***** SELECTED PASSAGE *****
Python code can be used to to process incoming events. The Python code has the following form:

In [4]:
def process(event):
    return {'output':'output'}

With each incoming event, the streaming pipeline will call "process" with the incoming data. Whatever your function returns will be sent to the next block. Here is an example of a login clickstream event:

In [3]:
ev = { 
    'customer_id': '14420', 
    'click_event_type': 'login',     
    'total_price_of_basket' : "0.0",
    'total_number_of_items_in_basket' : "0",
    'total_number_of_distinct_items_in_basket' : "0",
    'event_time': '2017-04-10 15:54:35 IST'
}

Let's make a "process" function that parses the time stamp and returns the parsed date:

In [2]:
from dateutil.parser import parse
from dateutil import tz
def process(event):
    # datetime.parse doesn't understand "IST" as a timezone indicator, so swap for +05:30
    dt = parse(event['event_time'].replace('IST','+05:30'))
*****
REQUIRED WORK:
**a)** Say whether each statement below agrees with the streaming-pipeline passage above, answering yes or no and quoting the passage's deciding words: (i) the pipeline calls "process" with the incoming data for every incoming event; (ii) whatever the function returns is discarded; (iii) datetime.parse understands "IST" as a timezone indicator.
**b)** Write out the streaming-pipeline passage above again, beginning at the words "Let's make a" and stopping after "dt = parse(event['event_time'].replace('IST','+05:30'))", with "timezone indicator" switched to "time zone marker".
***** RECORDED INFORMATION *****
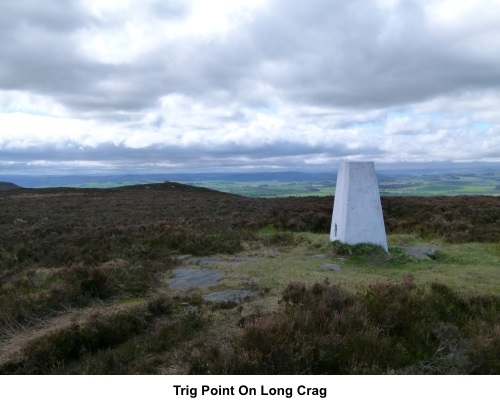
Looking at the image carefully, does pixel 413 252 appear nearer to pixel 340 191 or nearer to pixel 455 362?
*****
RESULTS FOR THE EXERCISE:
**a)**
(i) Yes: "With each incoming event, the streaming pipeline will call "process" with the incoming data."
(ii) No: "Whatever your function returns will be sent to the next block."
(iii) No: "datetime.parse doesn't understand "IST" as a timezone indicator, so swap for +05:30"

**b)**
Let's make a "process" function that parses the time stamp and returns the parsed date:

In [2]:
from dateutil.parser import parse
from dateutil import tz
def process(event):
    # datetime.parse doesn't understand "IST" as a time zone marker, so swap for +05:30
    dt = parse(event['event_time'].replace('IST','+05:30'))